Women Age 20 or Older

  • Total Cholesterol:200 mg/dL or less
  • Triglycerides:130 mg/dL or less
  • LDL (“Bad”):100 mg/dL or less
  • HDL (“Good”): 50 mg/dL or higher
  1. Live a heart-healthy lifestyle.
    While you cannot change your uncontrollable risk factors, there are still things you can do to improve your controllable risk factors for heart disease. 
  • Maintain a Healthy Weight: Even losing a few pounds can improve your cardiovascular health. Focus on eating a healthy diet and increasing physical activity to lose the extra weight.
  • Eat a Heart-Healthy Diet: 
    • Eat more fiber! Fiber helps reduce cholesterol and manage weight. Fiber-rich foods include fruits, vegetables, whole grains and beans/legumes.
    • Choose healthy fats from avocados, nuts, seeds, salmon, tuna and olive oil.
    • Limit or avoid unhealthy fats (saturated and trans fats), from animal meats, dairy products, fried foods, processed foods and packaged baked goods.
    • Reduce your salt (sodium) intake. A diet high in sodium can raise your blood pressure. Reduce your intake by flavoring foods with spices and herbs, buying fresh or frozen whole foods rather than canned, and limit convenience foods.
  • Get Moving: Regular physical activity can help control cholesterol and blood pressure and maintain a healthy weight. Aim for at least 30 minutes of moderate-intensity physical activity five days a week or 75 minutes of vigorous-intensity physical activity per week for health benefits. The best way to be consistent is to find something you enjoy. Campus Recreation has many on-demand and virtual group sessions for you to enjoy in the comfort of your own home. From now through March 12, all virtual group sessions will be available to employees at no cost!  Browse from the selection of yoga, barre, step, Zumba, lift, Pilates classes and more!
  • Stop Smoking: Cigarette smokers have a higher risk of developing cardiovascular disease.

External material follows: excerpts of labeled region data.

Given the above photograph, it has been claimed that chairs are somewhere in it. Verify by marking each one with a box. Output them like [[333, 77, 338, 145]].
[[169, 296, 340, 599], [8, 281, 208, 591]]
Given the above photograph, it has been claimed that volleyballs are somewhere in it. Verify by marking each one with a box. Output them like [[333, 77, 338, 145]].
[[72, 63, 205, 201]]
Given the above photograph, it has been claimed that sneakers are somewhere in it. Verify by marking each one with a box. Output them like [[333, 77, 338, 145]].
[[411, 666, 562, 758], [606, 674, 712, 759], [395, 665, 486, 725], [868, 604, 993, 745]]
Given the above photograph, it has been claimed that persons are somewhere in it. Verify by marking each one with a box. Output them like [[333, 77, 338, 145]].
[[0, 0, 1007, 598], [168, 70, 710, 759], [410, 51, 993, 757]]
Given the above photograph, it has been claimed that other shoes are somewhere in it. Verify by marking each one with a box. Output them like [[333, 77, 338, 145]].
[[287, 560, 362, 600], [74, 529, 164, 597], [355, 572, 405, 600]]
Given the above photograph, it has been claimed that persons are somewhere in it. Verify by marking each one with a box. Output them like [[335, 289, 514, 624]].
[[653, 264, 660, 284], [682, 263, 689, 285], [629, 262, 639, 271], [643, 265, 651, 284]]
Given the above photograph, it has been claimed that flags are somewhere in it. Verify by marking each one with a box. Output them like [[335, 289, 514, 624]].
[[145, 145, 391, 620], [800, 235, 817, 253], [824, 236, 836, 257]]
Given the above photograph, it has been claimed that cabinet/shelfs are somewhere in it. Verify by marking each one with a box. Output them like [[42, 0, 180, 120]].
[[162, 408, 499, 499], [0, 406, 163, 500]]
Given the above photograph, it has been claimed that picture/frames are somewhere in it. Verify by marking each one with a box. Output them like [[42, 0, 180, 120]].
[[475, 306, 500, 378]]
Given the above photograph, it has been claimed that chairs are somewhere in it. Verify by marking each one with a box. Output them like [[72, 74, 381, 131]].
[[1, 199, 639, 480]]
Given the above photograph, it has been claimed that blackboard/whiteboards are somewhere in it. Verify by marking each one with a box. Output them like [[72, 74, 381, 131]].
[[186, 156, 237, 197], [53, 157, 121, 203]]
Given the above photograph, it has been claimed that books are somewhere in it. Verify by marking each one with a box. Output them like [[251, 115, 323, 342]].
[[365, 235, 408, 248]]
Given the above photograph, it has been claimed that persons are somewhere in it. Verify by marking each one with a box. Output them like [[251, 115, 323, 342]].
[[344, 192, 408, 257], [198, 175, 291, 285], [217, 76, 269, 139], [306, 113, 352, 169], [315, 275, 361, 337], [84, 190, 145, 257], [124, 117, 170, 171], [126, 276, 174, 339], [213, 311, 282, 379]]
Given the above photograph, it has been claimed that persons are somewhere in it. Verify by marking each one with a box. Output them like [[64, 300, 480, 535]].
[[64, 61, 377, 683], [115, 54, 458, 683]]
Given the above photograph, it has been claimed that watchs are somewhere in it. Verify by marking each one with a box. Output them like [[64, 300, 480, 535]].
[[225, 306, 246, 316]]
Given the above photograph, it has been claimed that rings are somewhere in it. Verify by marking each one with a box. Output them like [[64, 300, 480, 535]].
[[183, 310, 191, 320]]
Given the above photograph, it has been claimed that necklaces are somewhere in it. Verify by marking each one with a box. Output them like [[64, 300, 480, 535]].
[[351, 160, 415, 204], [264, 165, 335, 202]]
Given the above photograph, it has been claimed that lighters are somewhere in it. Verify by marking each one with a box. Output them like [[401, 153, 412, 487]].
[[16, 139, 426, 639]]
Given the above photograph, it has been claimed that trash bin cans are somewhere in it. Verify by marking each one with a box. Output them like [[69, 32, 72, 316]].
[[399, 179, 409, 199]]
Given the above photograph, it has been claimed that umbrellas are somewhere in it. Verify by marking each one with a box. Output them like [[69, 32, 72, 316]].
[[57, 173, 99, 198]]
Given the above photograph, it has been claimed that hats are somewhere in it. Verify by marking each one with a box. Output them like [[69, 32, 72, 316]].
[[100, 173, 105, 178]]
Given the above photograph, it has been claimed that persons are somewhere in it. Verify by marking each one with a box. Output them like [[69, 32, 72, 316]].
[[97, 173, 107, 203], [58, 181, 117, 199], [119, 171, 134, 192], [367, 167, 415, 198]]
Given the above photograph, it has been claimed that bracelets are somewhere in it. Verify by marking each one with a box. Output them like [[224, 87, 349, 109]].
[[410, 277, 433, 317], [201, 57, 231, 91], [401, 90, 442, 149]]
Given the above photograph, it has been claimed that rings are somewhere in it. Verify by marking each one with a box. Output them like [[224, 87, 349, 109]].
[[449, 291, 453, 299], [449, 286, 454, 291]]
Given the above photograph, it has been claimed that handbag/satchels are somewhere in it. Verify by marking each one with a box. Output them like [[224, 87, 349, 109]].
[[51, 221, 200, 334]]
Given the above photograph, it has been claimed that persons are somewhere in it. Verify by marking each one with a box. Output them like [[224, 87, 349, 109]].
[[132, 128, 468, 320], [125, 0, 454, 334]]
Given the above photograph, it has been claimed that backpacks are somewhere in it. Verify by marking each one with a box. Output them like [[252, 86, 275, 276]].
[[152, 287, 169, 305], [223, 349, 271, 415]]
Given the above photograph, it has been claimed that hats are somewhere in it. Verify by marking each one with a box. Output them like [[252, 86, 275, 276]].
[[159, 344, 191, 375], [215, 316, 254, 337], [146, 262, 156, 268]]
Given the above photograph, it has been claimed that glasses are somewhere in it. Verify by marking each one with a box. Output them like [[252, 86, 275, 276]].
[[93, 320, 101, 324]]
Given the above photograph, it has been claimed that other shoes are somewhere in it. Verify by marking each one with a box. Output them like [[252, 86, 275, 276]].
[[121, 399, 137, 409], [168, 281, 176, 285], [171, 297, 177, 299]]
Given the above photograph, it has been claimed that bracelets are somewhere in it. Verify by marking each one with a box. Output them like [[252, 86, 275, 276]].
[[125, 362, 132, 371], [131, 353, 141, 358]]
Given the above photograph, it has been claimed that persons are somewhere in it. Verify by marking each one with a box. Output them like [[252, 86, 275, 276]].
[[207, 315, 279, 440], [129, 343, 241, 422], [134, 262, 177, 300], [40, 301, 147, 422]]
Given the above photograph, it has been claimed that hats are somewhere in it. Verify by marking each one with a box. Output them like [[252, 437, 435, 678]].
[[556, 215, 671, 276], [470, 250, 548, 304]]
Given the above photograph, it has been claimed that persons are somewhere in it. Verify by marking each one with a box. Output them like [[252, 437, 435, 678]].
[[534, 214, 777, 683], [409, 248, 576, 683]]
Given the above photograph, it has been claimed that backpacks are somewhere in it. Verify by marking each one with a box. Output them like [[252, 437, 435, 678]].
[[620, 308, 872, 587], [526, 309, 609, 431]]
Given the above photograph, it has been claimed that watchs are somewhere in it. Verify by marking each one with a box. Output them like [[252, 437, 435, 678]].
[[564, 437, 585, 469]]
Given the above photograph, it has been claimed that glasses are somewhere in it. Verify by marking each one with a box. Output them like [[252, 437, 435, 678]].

Start the conversation with your physician to understand what method of quitting may be the best for you to use. Tobacco cessation support is covered as part of your preventative State Health Plan benefits.  Tobacco cessation counseling is available at CVS MinuteClinics, certain Primary Care Provider offices, and by behavioral therapists. Nicotine replacement therapy is also available.
  • Manage Stress: Stress can have many health implications, especially for heart health. Creating new healthy habits can help you cope with stress. Some coping strategies include engaging in regular physical activity, accepting things you cannot change, getting organized, mindfulness and meditation and getting enough sleep.  Try a free 20-minute mindfulness meditation session  with the School of Medicine or a gentle yoga session with the Gillings School of Public Health.
  1. Learn the signs and symptoms of a heart attack for men and women and take action!
    Heart attack symptoms can be different for men and women.  Although chest pain is the most common symptom, chest pain is not always present are when a woman suffers a heart attack. Women’s symptoms may also be less obvious and should not be ignored.

Symptoms in Men

  • Squeezing chest pressure or pain
  • Jaw, neck or back pain
  • Nausea or vomiting
  • Shortness of breath
Symptoms in Women

  • Chest pain, but not always
  • Jaw, neck or upper back pain
  • Nausea or vomiting
  • Shortness of breath
  • Pain or pressure in the lower chest or upper abdomen
  • Fainting
  • Indigestion
  • Extreme fatigue for no known reason

View Infographic – Heart Attack Symptoms: Men vs. Women

If you experience any of these signs or symptoms call 911 immediately! Do not drive yourself to the hospital!